Couldnt help myself Jur
Dead links? There must be something I don't understand... they work for me, but perhaps that is why they only work for me?
I'll mod the OP.
My World Of Folding Bicycles website series was originally developed for my sister to learn the ropes of using these bike types to the max. It proved to be so successful to others on the original Geocities site, I transfered to and expanded it on Google (see below). It was intended for everyone to enjoy, either the first time possible user inquiring if this bike type is for you to the most advanced even jaded user. Just drop by anytime, in anywhere in the world. No question or inquiry is too small here.
Once we get the kinked links worked out, this should be a sticky...
As a noob who's recently asked a question like this, what you've gotta wrap your head around is that as far as I can tell, test riding a folding bike is nigh-impossible. Most of them aren't sold anywhere near where you live and until you've ridden one, it's hard to understand that, say, 20" wheels are initially darty and unstable, but act like regular full size wheels the second you're up to speed.
For example, when I was looking at a dahon speed pro vs a swift, I tried wading through all 90 pages of the swift thread. I did. Honest. But after about 10 from either end, I didn't see what I was looking for, namely, does it actually feel like a real road bike? I mean, yeah, I get it, they're great for multi-modal commuting in big cities, but there's scant info on how they handle on 50 mile rides out in the country when you're on vacation, without a full set of panniers. And you search online, and you get conflicting info- yes, this one will fit in a suitcase but it's got to be disassembled down to it's component atoms first or no, you don't even have to fold it and you can carry it on your keychain...
Folders are kind of expensive to just jump in and try, especially if you're trying to replicate the basic feel of a road bike. so you kinda want to get a feel for what other people have used them for.
and that's when you turn to the experts.
thanks, my 2 cents.
Of course if it's made a sticky it will languish in plain sight and people will still ask the same 20 questions again and again.
I hate to be a downer, but I've never seen that newbie issue successfully resolved on any online forum.
Didn't work for Canute.
What does King Cnut have to do with sticky posts? I must have fallen asleep in history class when that lecture occured. :(
Love your cat's pics on one of your folders. Reminds me of my own cat Abby who use to love napping in the basket of my trike. I made her cat bed there. She loved it. Yes, she passed away a few years ago.:(
BTW, I've ordered the ECO 3/D7 two days ago. Not quite sure when it will arrive. They seem to be backordered. Anyway I live in Florida so the bike season is practically year round here. I can wait.
Thanks to all for helping me with some basic concerns about my choice before I ordered.
I have already PM'ed an admin for stickiness when I made this thread but no reply yet. I'll PM another one.

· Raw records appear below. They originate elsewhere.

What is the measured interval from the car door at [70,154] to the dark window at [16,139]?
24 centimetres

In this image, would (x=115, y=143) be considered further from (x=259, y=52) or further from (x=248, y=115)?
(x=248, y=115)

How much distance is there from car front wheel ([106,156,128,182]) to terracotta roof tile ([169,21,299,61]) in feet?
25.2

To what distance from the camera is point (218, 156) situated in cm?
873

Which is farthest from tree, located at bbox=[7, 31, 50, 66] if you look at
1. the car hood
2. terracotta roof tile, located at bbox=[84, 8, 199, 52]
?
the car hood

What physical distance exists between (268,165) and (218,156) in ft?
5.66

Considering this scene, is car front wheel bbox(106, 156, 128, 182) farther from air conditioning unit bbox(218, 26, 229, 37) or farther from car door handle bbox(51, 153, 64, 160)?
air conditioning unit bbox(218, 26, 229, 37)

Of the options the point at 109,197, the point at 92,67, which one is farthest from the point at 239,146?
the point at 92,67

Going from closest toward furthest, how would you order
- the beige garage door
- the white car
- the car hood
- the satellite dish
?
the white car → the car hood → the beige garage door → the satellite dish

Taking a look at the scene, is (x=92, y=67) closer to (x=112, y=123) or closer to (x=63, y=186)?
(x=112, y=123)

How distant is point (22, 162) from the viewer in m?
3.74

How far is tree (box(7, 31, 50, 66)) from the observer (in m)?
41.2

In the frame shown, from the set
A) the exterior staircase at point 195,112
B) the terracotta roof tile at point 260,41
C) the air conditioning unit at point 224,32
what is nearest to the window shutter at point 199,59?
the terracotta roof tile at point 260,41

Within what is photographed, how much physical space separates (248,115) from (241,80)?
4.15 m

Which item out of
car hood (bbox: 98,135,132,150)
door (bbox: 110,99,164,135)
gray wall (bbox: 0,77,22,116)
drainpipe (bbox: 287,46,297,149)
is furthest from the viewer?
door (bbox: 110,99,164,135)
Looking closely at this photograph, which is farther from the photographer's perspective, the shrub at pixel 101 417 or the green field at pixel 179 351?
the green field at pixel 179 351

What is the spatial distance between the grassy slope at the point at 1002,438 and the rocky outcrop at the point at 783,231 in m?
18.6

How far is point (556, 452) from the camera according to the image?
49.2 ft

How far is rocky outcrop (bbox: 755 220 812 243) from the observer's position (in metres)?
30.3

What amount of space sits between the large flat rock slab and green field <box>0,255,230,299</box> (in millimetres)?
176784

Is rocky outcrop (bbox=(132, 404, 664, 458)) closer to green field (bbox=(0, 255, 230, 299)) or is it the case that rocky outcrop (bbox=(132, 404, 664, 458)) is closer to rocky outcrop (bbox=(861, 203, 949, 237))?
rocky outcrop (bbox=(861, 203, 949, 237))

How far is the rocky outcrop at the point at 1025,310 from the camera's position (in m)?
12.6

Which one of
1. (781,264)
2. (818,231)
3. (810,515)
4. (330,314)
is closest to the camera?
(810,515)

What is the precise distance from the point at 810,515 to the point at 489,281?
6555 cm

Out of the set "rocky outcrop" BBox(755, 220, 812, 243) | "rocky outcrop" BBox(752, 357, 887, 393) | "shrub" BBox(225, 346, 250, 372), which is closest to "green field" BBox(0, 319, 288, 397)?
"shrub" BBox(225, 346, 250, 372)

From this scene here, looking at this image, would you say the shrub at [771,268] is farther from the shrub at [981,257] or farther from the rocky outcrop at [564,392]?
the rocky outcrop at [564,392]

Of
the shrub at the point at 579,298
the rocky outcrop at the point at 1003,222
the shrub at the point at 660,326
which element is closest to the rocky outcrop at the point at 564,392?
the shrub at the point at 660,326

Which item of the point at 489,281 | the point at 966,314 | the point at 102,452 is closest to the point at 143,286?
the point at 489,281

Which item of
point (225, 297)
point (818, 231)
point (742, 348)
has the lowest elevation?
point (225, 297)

It's stuck. I was away for a bit this afternoon, and my PM from making about this just got to me.
jur, the link takes me to the search page only, though, and you might want to make an index of useful threads and post them here.
Canute commanded the tide to recede. It didn't.
Also works with tides.
Thanks for all that helpful info.
I just bought a Brompton at a folder-only shop in NYC. Dude there insists it will meet the 62-inch specs for checked airline baggage; we measured the soft bag I bought with it, and it does come to less than that.
Any thoughts? Suggestions for how to pad it to reduce risk of damage from baggage handlers? My logic in getting the softie is that I can put it over my shoulder and the airport and ride away, unlike with hard case.
Brompton does ride nicely -- not much inferior to my $2000 Trek road bike.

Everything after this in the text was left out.